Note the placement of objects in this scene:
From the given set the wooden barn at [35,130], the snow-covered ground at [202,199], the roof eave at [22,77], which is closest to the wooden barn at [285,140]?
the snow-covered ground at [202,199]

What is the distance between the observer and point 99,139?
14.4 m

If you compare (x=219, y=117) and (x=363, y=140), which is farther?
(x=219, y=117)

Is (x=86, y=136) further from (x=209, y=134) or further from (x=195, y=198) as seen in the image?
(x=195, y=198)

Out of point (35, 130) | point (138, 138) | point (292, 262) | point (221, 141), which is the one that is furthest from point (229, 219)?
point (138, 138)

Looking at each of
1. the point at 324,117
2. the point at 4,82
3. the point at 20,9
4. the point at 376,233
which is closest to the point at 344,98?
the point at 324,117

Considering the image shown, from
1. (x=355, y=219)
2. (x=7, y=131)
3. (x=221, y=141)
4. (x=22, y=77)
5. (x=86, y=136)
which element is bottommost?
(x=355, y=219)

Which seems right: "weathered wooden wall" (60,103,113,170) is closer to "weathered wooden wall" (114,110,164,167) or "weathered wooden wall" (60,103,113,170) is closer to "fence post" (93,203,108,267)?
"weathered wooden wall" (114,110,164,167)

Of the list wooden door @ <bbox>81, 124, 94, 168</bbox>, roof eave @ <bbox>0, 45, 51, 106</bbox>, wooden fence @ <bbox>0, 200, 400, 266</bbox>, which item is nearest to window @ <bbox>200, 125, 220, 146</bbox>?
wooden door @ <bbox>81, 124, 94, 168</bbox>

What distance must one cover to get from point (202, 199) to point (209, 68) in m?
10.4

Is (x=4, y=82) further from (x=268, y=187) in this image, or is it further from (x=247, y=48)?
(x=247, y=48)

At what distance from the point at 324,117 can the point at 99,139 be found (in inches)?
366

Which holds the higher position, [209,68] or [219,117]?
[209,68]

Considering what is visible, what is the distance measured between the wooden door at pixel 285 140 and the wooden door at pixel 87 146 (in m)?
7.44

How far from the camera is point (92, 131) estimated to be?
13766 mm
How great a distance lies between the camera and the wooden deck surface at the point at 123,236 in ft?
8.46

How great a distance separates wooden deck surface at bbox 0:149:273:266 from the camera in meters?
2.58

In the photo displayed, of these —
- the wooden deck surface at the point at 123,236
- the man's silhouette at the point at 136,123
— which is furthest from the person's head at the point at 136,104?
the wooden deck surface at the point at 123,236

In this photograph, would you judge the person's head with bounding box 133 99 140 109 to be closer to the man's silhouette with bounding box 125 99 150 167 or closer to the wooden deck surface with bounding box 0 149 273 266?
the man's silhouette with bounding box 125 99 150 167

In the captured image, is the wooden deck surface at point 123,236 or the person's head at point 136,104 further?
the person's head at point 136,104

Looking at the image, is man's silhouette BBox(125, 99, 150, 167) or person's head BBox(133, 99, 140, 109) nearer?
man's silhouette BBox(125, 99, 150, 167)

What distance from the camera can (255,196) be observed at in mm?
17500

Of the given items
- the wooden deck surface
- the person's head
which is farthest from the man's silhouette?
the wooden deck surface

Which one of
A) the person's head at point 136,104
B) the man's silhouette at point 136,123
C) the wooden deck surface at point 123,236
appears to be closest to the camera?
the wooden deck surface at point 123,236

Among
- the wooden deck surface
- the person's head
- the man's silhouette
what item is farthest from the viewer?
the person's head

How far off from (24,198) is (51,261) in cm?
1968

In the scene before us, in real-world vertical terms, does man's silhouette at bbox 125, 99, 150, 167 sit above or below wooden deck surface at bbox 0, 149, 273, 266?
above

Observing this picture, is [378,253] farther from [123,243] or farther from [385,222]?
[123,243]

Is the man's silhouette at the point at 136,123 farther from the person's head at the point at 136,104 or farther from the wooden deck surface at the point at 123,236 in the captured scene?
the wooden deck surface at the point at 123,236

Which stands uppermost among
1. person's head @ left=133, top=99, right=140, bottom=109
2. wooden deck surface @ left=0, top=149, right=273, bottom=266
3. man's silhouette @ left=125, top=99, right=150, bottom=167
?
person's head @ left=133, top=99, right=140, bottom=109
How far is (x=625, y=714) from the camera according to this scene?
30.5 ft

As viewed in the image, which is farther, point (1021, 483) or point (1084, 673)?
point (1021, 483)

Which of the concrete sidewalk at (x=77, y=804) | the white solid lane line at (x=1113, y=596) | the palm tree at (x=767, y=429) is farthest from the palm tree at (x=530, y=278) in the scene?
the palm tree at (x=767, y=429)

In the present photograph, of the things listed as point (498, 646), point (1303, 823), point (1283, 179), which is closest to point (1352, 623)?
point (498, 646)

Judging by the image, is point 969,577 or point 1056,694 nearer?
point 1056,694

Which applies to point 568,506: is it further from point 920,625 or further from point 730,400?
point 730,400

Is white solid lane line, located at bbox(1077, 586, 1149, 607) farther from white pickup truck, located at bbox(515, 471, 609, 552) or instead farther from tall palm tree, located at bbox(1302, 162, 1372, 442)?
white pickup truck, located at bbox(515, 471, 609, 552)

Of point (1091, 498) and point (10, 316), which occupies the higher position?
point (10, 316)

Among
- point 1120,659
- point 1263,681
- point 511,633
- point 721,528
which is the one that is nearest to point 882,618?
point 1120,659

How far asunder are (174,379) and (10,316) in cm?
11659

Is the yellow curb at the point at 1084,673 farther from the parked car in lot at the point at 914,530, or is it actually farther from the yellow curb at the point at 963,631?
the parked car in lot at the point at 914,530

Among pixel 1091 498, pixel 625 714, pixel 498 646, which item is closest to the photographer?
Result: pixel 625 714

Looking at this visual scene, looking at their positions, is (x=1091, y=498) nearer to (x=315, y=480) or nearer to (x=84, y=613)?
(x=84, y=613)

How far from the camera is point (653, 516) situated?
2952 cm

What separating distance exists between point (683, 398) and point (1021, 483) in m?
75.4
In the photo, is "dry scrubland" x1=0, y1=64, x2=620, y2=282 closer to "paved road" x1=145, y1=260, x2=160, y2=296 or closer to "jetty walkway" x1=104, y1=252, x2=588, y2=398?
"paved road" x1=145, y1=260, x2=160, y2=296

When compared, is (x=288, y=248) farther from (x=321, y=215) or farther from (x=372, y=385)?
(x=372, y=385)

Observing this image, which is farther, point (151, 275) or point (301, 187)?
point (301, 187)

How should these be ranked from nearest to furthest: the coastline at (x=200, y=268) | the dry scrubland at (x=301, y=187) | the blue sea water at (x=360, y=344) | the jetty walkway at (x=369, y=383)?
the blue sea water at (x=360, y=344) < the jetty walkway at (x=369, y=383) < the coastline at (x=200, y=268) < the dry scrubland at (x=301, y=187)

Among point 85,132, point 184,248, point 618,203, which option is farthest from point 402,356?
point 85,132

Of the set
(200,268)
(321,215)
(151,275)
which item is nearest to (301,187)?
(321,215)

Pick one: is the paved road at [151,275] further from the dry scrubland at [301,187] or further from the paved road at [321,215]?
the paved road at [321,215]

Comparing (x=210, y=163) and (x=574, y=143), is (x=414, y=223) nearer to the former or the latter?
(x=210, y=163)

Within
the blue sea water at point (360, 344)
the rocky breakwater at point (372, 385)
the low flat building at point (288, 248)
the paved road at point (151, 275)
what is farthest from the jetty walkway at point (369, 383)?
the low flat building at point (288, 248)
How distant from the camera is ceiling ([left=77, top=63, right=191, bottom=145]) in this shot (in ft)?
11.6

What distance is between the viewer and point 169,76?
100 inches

━━━━━━━━━━━━━━━━━━━━

What is needed: Send back each record exactly as it stands.

Result for this task:
Note the placement of objects in this scene:
From the given set the wooden barn at [35,130], the snow-covered ground at [202,199], the roof eave at [22,77], which is closest to the wooden barn at [285,140]?
the snow-covered ground at [202,199]

What is the distance between the observer and point 99,139?
14.4 m

If you compare (x=219, y=117) and (x=363, y=140), which is farther?
(x=219, y=117)

Is (x=86, y=136) further from (x=209, y=134) or further from (x=195, y=198) as seen in the image?
(x=195, y=198)

Out of point (35, 130) | point (138, 138) | point (292, 262) | point (221, 141), which is the one that is furthest from point (229, 219)?
point (138, 138)

Looking at each of
1. the point at 324,117
2. the point at 4,82
3. the point at 20,9
4. the point at 376,233
which is closest to the point at 344,98?
the point at 324,117

Considering the image shown, from
1. (x=355, y=219)
2. (x=7, y=131)
3. (x=221, y=141)
4. (x=22, y=77)
5. (x=86, y=136)
which element is bottommost?
(x=355, y=219)

Which seems right: "weathered wooden wall" (60,103,113,170) is closer to "weathered wooden wall" (114,110,164,167) or "weathered wooden wall" (60,103,113,170) is closer to "fence post" (93,203,108,267)?
"weathered wooden wall" (114,110,164,167)

Of the list wooden door @ <bbox>81, 124, 94, 168</bbox>, roof eave @ <bbox>0, 45, 51, 106</bbox>, wooden fence @ <bbox>0, 200, 400, 266</bbox>, which item is nearest to window @ <bbox>200, 125, 220, 146</bbox>?
wooden door @ <bbox>81, 124, 94, 168</bbox>

What distance must one cover to get from point (202, 199) to point (209, 68) in m?
10.4

Is (x=4, y=82) further from (x=268, y=187) in this image, or is it further from (x=247, y=48)?
(x=247, y=48)

At what distance from the point at 324,117 can the point at 99,139 be found (in inches)?
366

Which holds the higher position, [209,68] or [219,117]?
[209,68]

Considering what is visible, what is the distance measured between the wooden door at pixel 285 140 and the wooden door at pixel 87 146 (in m)?
7.44

How far from the camera is point (92, 131) estimated to be?
13766 mm
How great a distance lies between the camera and the wooden deck surface at the point at 123,236 in ft?
8.46

How great a distance separates wooden deck surface at bbox 0:149:273:266 from the camera in meters?
2.58

In the photo displayed, of these —
- the wooden deck surface at the point at 123,236
- the man's silhouette at the point at 136,123
— which is furthest from the person's head at the point at 136,104?
the wooden deck surface at the point at 123,236

In this photograph, would you judge the person's head with bounding box 133 99 140 109 to be closer to the man's silhouette with bounding box 125 99 150 167 or closer to the wooden deck surface with bounding box 0 149 273 266?
the man's silhouette with bounding box 125 99 150 167

In the captured image, is the wooden deck surface at point 123,236 or the person's head at point 136,104 further?
the person's head at point 136,104

Looking at the image, is man's silhouette BBox(125, 99, 150, 167) or person's head BBox(133, 99, 140, 109) nearer?
man's silhouette BBox(125, 99, 150, 167)

What distance from the camera can (255,196) be observed at in mm?
17500

Of the given items
- the wooden deck surface
- the person's head
which is farthest from the man's silhouette?
the wooden deck surface

Which one of
A) the person's head at point 136,104
B) the man's silhouette at point 136,123
C) the wooden deck surface at point 123,236
appears to be closest to the camera?
the wooden deck surface at point 123,236

Among
- the wooden deck surface
- the person's head
- the man's silhouette
what item is farthest from the viewer?
the person's head

How far off from (24,198) is (51,261) in cm?
1968

In the scene before us, in real-world vertical terms, does man's silhouette at bbox 125, 99, 150, 167 sit above or below wooden deck surface at bbox 0, 149, 273, 266?
above

Observing this picture, is [378,253] farther from [123,243] or farther from [385,222]?
[123,243]

Is the man's silhouette at the point at 136,123 farther from the person's head at the point at 136,104 or farther from the wooden deck surface at the point at 123,236 in the captured scene?
the wooden deck surface at the point at 123,236

Which stands uppermost among
1. person's head @ left=133, top=99, right=140, bottom=109
2. wooden deck surface @ left=0, top=149, right=273, bottom=266
3. man's silhouette @ left=125, top=99, right=150, bottom=167
?
person's head @ left=133, top=99, right=140, bottom=109
How far is (x=625, y=714) from the camera according to this scene?
30.5 ft

As viewed in the image, which is farther, point (1021, 483) or point (1084, 673)?
point (1021, 483)

Which of the concrete sidewalk at (x=77, y=804) | the white solid lane line at (x=1113, y=596) | the palm tree at (x=767, y=429) is farthest from the palm tree at (x=530, y=278) in the scene?
the palm tree at (x=767, y=429)

In the present photograph, of the things listed as point (498, 646), point (1303, 823), point (1283, 179), which is closest to point (1352, 623)?
point (498, 646)

Judging by the image, is point 969,577 or point 1056,694 nearer?
point 1056,694

Which applies to point 568,506: is it further from point 920,625 or further from point 730,400?
point 730,400

Is white solid lane line, located at bbox(1077, 586, 1149, 607) farther from white pickup truck, located at bbox(515, 471, 609, 552) or instead farther from tall palm tree, located at bbox(1302, 162, 1372, 442)?
white pickup truck, located at bbox(515, 471, 609, 552)

Of point (1091, 498) and point (10, 316), which occupies the higher position?
point (10, 316)

Among
- point 1120,659
- point 1263,681
- point 511,633
- point 721,528
which is the one that is nearest to point 882,618?
point 1120,659

How far asunder are (174,379) and (10,316) in cm?
11659

Is the yellow curb at the point at 1084,673 farther from the parked car in lot at the point at 914,530, or is it actually farther from the yellow curb at the point at 963,631?
the parked car in lot at the point at 914,530

Among pixel 1091 498, pixel 625 714, pixel 498 646, which item is closest to the photographer?
Result: pixel 625 714

Looking at this visual scene, looking at their positions, is (x=1091, y=498) nearer to (x=315, y=480) or nearer to (x=84, y=613)?
(x=84, y=613)

How far from the camera is point (653, 516) situated?
2952 cm

What separating distance exists between point (683, 398) and point (1021, 483) in m?
75.4
In the photo, is "dry scrubland" x1=0, y1=64, x2=620, y2=282 closer to "paved road" x1=145, y1=260, x2=160, y2=296 or closer to "jetty walkway" x1=104, y1=252, x2=588, y2=398?
"paved road" x1=145, y1=260, x2=160, y2=296

When compared, is (x=288, y=248) farther from (x=321, y=215) or farther from (x=372, y=385)?
(x=372, y=385)

Observing this image, which is farther, point (151, 275) or point (301, 187)?
point (301, 187)

How should these be ranked from nearest to furthest: the coastline at (x=200, y=268) | the dry scrubland at (x=301, y=187) | the blue sea water at (x=360, y=344) | the jetty walkway at (x=369, y=383)?
the blue sea water at (x=360, y=344) < the jetty walkway at (x=369, y=383) < the coastline at (x=200, y=268) < the dry scrubland at (x=301, y=187)

Among point 85,132, point 184,248, point 618,203, which option is farthest from point 402,356?
point 85,132

Of the set
(200,268)
(321,215)
(151,275)
which item is nearest to (301,187)?
(321,215)

Pick one: is the paved road at [151,275] further from the dry scrubland at [301,187] or further from the paved road at [321,215]?
the paved road at [321,215]

Comparing (x=210, y=163) and (x=574, y=143), is (x=414, y=223) nearer to the former or the latter?
(x=210, y=163)

Within
the blue sea water at point (360, 344)
the rocky breakwater at point (372, 385)
the low flat building at point (288, 248)
the paved road at point (151, 275)
what is farthest from the jetty walkway at point (369, 383)?
the low flat building at point (288, 248)
How distant from the camera is ceiling ([left=77, top=63, right=191, bottom=145]) in this shot (in ft)?
11.6

What distance is between the viewer and point 169,76?
100 inches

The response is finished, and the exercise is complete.